Como funciona a escala 6×1 no Brasil
O Dia do Trabalhador em 2026 chegou com uma discussão histórica nas ruas e no Congresso Nacional: o possível fim da escala 6×1, modelo em que o funcionário trabalha seis dias consecutivos e descansa apenas um. A luta por melhores condições de trabalho não é nova — em 1886, operários de Chicago foram às ruas para exigir a redução da jornada de 13 para 8 horas diárias, e aquele ato deu origem ao próprio feriado de 1º de maio. Quase dois séculos depois, o Brasil revive um debate semelhante, agora com uma proposta concreta tramitando no Legislativo federal.
Votação das PECs da escala 6×1 no Congresso
Na última quarta-feira, 29 de abril, foi instalada na Câmara Federal a comissão especial responsável por analisar as Propostas de Emenda à Constituição (PECs) que tratam da redução da jornada de trabalho semanal. As propostas já tiveram a constitucionalidade aprovada, e agora os parlamentares debatem o mérito das mudanças. A expectativa é que o texto ajustado seja aprovado na comissão até o fim de maio, abrindo caminho para votação em plenário e sinalizando que a pauta ganhou força política neste ano eleitoral.
Impactos na saúde e na qualidade de vida do trabalhador
Enquanto setores da indústria alertam para possíveis impactos econômicos — já contestados por estudos especializados —, os dados de saúde pública revelam uma realidade preocupante. Em 2024, o Ministério da Previdência Social registrou quase meio milhão de afastamentos do trabalho por questões de saúde mental, o maior número em pelo menos dez anos. Trabalhar um dia a menos por semana, sem redução de salário, significaria para milhões de brasileiros ter algumas horas a mais com a família, para o lazer ou simplesmente para si mesmos — algo que, para muitos, ainda é artigo de luxo.

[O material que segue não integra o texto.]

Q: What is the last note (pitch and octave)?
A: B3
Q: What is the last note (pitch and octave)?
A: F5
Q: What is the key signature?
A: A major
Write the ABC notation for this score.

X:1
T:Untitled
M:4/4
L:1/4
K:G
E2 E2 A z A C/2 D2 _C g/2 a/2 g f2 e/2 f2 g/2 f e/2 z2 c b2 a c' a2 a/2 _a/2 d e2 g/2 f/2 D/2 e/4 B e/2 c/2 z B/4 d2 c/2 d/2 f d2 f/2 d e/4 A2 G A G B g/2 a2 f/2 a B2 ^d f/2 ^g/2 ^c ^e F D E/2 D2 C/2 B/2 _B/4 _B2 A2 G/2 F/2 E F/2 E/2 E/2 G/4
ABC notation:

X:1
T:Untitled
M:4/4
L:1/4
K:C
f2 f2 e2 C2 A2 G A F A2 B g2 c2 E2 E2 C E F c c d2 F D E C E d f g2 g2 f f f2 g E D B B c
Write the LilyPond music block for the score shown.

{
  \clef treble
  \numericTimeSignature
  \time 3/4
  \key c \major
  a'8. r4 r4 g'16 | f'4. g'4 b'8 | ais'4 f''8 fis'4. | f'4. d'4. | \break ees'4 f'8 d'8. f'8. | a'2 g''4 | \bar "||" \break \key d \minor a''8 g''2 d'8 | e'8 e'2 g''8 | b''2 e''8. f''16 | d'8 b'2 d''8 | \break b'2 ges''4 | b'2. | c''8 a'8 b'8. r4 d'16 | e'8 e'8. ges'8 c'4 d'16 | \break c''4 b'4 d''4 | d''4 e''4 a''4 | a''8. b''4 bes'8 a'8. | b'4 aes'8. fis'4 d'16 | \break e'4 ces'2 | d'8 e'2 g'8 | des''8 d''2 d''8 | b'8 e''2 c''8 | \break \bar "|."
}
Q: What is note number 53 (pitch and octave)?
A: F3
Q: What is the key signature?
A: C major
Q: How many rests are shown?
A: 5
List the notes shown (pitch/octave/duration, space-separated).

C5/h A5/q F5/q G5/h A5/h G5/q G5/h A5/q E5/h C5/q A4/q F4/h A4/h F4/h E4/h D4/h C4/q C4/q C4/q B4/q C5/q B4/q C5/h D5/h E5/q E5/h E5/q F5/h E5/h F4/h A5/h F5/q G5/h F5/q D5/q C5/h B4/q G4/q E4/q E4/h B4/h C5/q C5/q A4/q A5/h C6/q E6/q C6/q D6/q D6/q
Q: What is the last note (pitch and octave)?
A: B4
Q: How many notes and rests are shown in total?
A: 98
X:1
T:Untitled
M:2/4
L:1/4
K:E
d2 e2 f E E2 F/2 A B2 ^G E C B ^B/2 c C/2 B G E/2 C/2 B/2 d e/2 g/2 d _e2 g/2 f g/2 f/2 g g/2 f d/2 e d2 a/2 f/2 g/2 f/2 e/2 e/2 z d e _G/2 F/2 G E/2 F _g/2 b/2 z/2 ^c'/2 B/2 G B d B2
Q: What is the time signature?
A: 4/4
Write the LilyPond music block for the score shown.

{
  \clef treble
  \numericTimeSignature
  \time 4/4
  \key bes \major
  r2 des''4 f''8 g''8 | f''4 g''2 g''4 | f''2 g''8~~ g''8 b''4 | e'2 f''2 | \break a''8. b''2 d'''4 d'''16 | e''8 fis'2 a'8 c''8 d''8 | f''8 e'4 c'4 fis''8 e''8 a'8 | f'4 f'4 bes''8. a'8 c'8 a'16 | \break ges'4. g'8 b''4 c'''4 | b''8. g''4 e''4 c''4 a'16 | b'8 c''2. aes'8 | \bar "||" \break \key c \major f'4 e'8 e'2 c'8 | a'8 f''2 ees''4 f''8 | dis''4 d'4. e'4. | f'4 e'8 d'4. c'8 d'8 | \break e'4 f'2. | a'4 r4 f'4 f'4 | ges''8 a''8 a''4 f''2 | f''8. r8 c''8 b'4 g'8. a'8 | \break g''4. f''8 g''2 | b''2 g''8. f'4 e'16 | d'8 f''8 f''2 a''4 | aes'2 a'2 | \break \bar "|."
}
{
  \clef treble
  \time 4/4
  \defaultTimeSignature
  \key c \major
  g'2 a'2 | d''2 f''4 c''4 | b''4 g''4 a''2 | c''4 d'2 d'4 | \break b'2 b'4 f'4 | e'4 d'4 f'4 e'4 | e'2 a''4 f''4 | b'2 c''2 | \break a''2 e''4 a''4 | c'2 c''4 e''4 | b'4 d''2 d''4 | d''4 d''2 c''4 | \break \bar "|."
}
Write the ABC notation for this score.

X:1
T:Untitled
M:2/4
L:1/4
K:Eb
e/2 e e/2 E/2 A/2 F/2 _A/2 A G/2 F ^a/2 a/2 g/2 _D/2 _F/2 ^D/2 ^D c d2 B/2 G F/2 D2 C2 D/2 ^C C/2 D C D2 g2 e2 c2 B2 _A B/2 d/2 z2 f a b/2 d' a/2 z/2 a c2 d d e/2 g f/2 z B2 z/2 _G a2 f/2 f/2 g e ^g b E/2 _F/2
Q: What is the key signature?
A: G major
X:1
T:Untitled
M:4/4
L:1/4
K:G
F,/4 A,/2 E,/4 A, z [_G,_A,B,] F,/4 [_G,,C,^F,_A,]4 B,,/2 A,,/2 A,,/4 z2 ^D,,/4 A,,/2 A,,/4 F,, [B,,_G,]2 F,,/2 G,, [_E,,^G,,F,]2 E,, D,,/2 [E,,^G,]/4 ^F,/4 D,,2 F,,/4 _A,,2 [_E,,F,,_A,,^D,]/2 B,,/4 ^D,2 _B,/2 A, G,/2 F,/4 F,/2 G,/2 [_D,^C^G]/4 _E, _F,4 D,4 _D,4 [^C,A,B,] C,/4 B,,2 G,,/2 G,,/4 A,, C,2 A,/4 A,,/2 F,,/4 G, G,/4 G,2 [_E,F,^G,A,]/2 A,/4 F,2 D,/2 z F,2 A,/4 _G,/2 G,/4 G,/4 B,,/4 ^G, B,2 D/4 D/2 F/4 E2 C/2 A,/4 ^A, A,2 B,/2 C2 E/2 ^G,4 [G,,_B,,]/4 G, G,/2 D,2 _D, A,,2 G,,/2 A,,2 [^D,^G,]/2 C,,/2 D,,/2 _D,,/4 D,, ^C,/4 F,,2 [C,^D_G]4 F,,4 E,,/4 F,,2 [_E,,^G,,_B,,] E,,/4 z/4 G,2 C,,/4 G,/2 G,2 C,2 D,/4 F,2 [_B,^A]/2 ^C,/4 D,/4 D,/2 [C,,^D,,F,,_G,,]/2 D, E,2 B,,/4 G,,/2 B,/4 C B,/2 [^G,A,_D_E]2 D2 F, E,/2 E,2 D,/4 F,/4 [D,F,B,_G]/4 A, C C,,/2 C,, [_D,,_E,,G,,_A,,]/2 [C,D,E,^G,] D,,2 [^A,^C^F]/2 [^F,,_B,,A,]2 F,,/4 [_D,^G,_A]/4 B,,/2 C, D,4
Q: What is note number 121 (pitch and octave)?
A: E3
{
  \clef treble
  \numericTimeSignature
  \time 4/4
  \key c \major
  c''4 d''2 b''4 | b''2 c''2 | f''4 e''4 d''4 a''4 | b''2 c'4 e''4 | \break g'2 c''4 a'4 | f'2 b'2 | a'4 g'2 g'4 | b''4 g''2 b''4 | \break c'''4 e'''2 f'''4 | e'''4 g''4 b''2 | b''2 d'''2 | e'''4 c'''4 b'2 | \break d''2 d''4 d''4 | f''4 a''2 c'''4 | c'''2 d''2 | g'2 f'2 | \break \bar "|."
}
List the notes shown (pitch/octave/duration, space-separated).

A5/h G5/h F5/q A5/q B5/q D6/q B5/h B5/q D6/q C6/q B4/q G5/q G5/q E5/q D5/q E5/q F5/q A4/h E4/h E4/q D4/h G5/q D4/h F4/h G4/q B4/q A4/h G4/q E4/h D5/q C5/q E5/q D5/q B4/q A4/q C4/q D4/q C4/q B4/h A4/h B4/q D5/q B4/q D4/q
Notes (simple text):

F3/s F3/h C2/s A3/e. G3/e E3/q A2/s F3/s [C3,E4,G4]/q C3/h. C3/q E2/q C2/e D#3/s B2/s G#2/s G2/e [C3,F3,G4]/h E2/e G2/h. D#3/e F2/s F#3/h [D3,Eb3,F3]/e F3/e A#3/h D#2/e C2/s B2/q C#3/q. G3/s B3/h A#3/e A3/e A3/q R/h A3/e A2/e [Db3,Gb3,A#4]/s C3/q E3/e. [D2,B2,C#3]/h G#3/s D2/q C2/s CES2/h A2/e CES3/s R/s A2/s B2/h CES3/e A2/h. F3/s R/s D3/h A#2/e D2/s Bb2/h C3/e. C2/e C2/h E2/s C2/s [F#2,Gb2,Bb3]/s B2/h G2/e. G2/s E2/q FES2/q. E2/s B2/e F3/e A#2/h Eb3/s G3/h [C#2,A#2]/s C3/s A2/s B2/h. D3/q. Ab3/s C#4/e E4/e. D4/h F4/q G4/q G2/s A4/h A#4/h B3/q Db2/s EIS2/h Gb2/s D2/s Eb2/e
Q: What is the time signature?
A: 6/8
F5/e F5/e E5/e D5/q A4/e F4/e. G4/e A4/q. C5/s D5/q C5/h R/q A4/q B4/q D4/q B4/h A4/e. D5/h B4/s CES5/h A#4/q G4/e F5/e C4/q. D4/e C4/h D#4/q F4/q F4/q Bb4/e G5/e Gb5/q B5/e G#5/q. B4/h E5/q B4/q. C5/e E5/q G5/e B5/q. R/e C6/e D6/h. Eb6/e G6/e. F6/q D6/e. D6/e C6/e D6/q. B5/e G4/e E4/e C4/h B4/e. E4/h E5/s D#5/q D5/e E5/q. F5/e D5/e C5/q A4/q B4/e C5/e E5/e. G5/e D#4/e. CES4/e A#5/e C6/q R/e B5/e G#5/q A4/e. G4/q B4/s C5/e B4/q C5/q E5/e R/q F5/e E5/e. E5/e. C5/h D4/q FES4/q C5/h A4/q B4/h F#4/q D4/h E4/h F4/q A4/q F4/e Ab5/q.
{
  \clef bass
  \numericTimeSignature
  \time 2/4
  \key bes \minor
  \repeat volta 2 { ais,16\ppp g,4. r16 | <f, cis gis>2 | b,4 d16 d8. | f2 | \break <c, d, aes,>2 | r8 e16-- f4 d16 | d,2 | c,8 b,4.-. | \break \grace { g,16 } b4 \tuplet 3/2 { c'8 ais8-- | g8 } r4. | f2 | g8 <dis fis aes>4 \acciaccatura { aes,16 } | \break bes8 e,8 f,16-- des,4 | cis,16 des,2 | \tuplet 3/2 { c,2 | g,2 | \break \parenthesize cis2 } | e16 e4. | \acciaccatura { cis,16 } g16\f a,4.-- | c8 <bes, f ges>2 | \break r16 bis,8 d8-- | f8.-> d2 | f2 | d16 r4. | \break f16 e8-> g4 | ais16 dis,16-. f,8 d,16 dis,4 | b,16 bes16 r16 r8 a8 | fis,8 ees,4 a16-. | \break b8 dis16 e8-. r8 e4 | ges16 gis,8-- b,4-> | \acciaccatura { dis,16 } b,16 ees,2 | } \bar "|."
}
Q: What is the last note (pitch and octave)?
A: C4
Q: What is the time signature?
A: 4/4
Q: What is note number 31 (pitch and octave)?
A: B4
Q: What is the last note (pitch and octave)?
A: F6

Por que o fim da escala 6×1 divide opiniões
A adesão popular à proposta é expressiva: sete em cada dez brasileiros apoiam o fim da jornada 6×1, segundo pesquisa do Datafolha. O debate lembra outros momentos da história trabalhista do país — quando surgiram as férias remuneradas e o 13º salário, também acompanhadas de previsões de caos econômico que nunca se concretizaram. A discussão agora vai além das centrais sindicais e chega ao cotidiano do eleitor comum, que se enxerga nessa luta pelo direito mínimo de ter mais controle sobre o próprio tempo.